= Kayla Ferrel Onder =

Kayla Ferrel Onder is an American attorney and former reality television contestant. She appeared on Cycle 15 of America’s Next Top Model and later returned for America’s Next Top Model: All-Stars.

== Early life and modeling ==
Onder is a native of Rockford Illinois. She later moved to Peoria before auditioning for America's Next Top Model.

In 2010, she was announced as a contestant on the 15th cycle of America's Next Top Model following an audition in Chicago.

An incident during the season where she was expected to kiss a male model for a shoot was later described as one of the most controversial moments during the show's run, coming after she had previously identified herself as a survivor of sexual abuse. She reached the final four before being eliminated.

She was announced as part of the cast for show's seventeenth cycle for the America’s Next Top Model: All-Stars season, which was composed of returning contestants from earlier cycles.

Despite being viewed as one of the frontrunners, she was eliminated in episode seven which she blamed, in part, on not understanding how to portray "free" which was chosen as her branding word.

== Legal career ==
Following her appearances on Top Model, Onder became an attorney after graduating from Saint Louis University School of Law and joining Onder Law in 2014. She runs the firm's sexual abuse department.

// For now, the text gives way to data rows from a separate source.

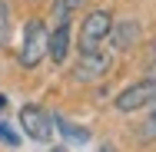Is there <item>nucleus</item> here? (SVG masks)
I'll list each match as a JSON object with an SVG mask.
<instances>
[{
	"label": "nucleus",
	"mask_w": 156,
	"mask_h": 152,
	"mask_svg": "<svg viewBox=\"0 0 156 152\" xmlns=\"http://www.w3.org/2000/svg\"><path fill=\"white\" fill-rule=\"evenodd\" d=\"M47 23L43 20H30L27 27H23V46H20V63L33 69V66H40L43 56H47Z\"/></svg>",
	"instance_id": "1"
},
{
	"label": "nucleus",
	"mask_w": 156,
	"mask_h": 152,
	"mask_svg": "<svg viewBox=\"0 0 156 152\" xmlns=\"http://www.w3.org/2000/svg\"><path fill=\"white\" fill-rule=\"evenodd\" d=\"M110 27H113V13H110V10H93V13H87V20L80 23V53L100 50V46L106 43Z\"/></svg>",
	"instance_id": "2"
},
{
	"label": "nucleus",
	"mask_w": 156,
	"mask_h": 152,
	"mask_svg": "<svg viewBox=\"0 0 156 152\" xmlns=\"http://www.w3.org/2000/svg\"><path fill=\"white\" fill-rule=\"evenodd\" d=\"M20 129L37 142H53V116L43 106H23L20 109Z\"/></svg>",
	"instance_id": "3"
},
{
	"label": "nucleus",
	"mask_w": 156,
	"mask_h": 152,
	"mask_svg": "<svg viewBox=\"0 0 156 152\" xmlns=\"http://www.w3.org/2000/svg\"><path fill=\"white\" fill-rule=\"evenodd\" d=\"M153 103H156V76L140 79V83L126 86V90L116 96V109H120V113H136V109L153 106Z\"/></svg>",
	"instance_id": "4"
},
{
	"label": "nucleus",
	"mask_w": 156,
	"mask_h": 152,
	"mask_svg": "<svg viewBox=\"0 0 156 152\" xmlns=\"http://www.w3.org/2000/svg\"><path fill=\"white\" fill-rule=\"evenodd\" d=\"M110 53L106 50H87V53H80V60L73 66V79L76 83H93L100 76H106V69H110Z\"/></svg>",
	"instance_id": "5"
},
{
	"label": "nucleus",
	"mask_w": 156,
	"mask_h": 152,
	"mask_svg": "<svg viewBox=\"0 0 156 152\" xmlns=\"http://www.w3.org/2000/svg\"><path fill=\"white\" fill-rule=\"evenodd\" d=\"M140 23L136 20H123V23H113L110 27V33H106V40L113 43V50H129V46H136V40H140Z\"/></svg>",
	"instance_id": "6"
},
{
	"label": "nucleus",
	"mask_w": 156,
	"mask_h": 152,
	"mask_svg": "<svg viewBox=\"0 0 156 152\" xmlns=\"http://www.w3.org/2000/svg\"><path fill=\"white\" fill-rule=\"evenodd\" d=\"M66 50H70V23H57L53 33H47V56L53 63H63Z\"/></svg>",
	"instance_id": "7"
},
{
	"label": "nucleus",
	"mask_w": 156,
	"mask_h": 152,
	"mask_svg": "<svg viewBox=\"0 0 156 152\" xmlns=\"http://www.w3.org/2000/svg\"><path fill=\"white\" fill-rule=\"evenodd\" d=\"M53 126L60 129L63 136H66V142H73V146H80V142H90V129H83V126H73L70 119H63V116H53Z\"/></svg>",
	"instance_id": "8"
},
{
	"label": "nucleus",
	"mask_w": 156,
	"mask_h": 152,
	"mask_svg": "<svg viewBox=\"0 0 156 152\" xmlns=\"http://www.w3.org/2000/svg\"><path fill=\"white\" fill-rule=\"evenodd\" d=\"M87 0H53V20L57 23H70V17L83 7Z\"/></svg>",
	"instance_id": "9"
},
{
	"label": "nucleus",
	"mask_w": 156,
	"mask_h": 152,
	"mask_svg": "<svg viewBox=\"0 0 156 152\" xmlns=\"http://www.w3.org/2000/svg\"><path fill=\"white\" fill-rule=\"evenodd\" d=\"M7 36H10V10H7V3L0 0V46L7 43Z\"/></svg>",
	"instance_id": "10"
},
{
	"label": "nucleus",
	"mask_w": 156,
	"mask_h": 152,
	"mask_svg": "<svg viewBox=\"0 0 156 152\" xmlns=\"http://www.w3.org/2000/svg\"><path fill=\"white\" fill-rule=\"evenodd\" d=\"M146 69L156 73V36L150 40V46H146Z\"/></svg>",
	"instance_id": "11"
},
{
	"label": "nucleus",
	"mask_w": 156,
	"mask_h": 152,
	"mask_svg": "<svg viewBox=\"0 0 156 152\" xmlns=\"http://www.w3.org/2000/svg\"><path fill=\"white\" fill-rule=\"evenodd\" d=\"M143 136L146 139H156V109H153V116H150V122H146V129H143Z\"/></svg>",
	"instance_id": "12"
},
{
	"label": "nucleus",
	"mask_w": 156,
	"mask_h": 152,
	"mask_svg": "<svg viewBox=\"0 0 156 152\" xmlns=\"http://www.w3.org/2000/svg\"><path fill=\"white\" fill-rule=\"evenodd\" d=\"M0 139H3L7 146H17V136H13L10 129H3V126H0Z\"/></svg>",
	"instance_id": "13"
},
{
	"label": "nucleus",
	"mask_w": 156,
	"mask_h": 152,
	"mask_svg": "<svg viewBox=\"0 0 156 152\" xmlns=\"http://www.w3.org/2000/svg\"><path fill=\"white\" fill-rule=\"evenodd\" d=\"M3 109H7V96H0V113H3Z\"/></svg>",
	"instance_id": "14"
}]
</instances>
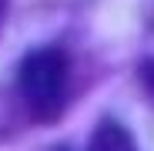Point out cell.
Masks as SVG:
<instances>
[{
	"mask_svg": "<svg viewBox=\"0 0 154 151\" xmlns=\"http://www.w3.org/2000/svg\"><path fill=\"white\" fill-rule=\"evenodd\" d=\"M17 97L34 124H54L70 97V61L60 47H37L17 71Z\"/></svg>",
	"mask_w": 154,
	"mask_h": 151,
	"instance_id": "obj_1",
	"label": "cell"
},
{
	"mask_svg": "<svg viewBox=\"0 0 154 151\" xmlns=\"http://www.w3.org/2000/svg\"><path fill=\"white\" fill-rule=\"evenodd\" d=\"M91 151H137V148L127 128H121L117 121H100L91 138Z\"/></svg>",
	"mask_w": 154,
	"mask_h": 151,
	"instance_id": "obj_2",
	"label": "cell"
},
{
	"mask_svg": "<svg viewBox=\"0 0 154 151\" xmlns=\"http://www.w3.org/2000/svg\"><path fill=\"white\" fill-rule=\"evenodd\" d=\"M141 84H144V87H147V91L154 94V57L141 64Z\"/></svg>",
	"mask_w": 154,
	"mask_h": 151,
	"instance_id": "obj_3",
	"label": "cell"
},
{
	"mask_svg": "<svg viewBox=\"0 0 154 151\" xmlns=\"http://www.w3.org/2000/svg\"><path fill=\"white\" fill-rule=\"evenodd\" d=\"M0 10H4V0H0Z\"/></svg>",
	"mask_w": 154,
	"mask_h": 151,
	"instance_id": "obj_4",
	"label": "cell"
}]
</instances>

In 2024, she and civil rights attorney Ben Crump filed a St. Louis County lawsuit on behalf of more than 30 women alleging sexual abuse by former Bridgeton pediatrician Craig Spiegel and failures by affiliated institutions to protect patients, describing the case as a “systemic failure” involving ignored warnings, red flags, and patient-safety concerns. She led a lawsuit against Buffalo Public Schools alleging failed reporting of abuse and sexual assault.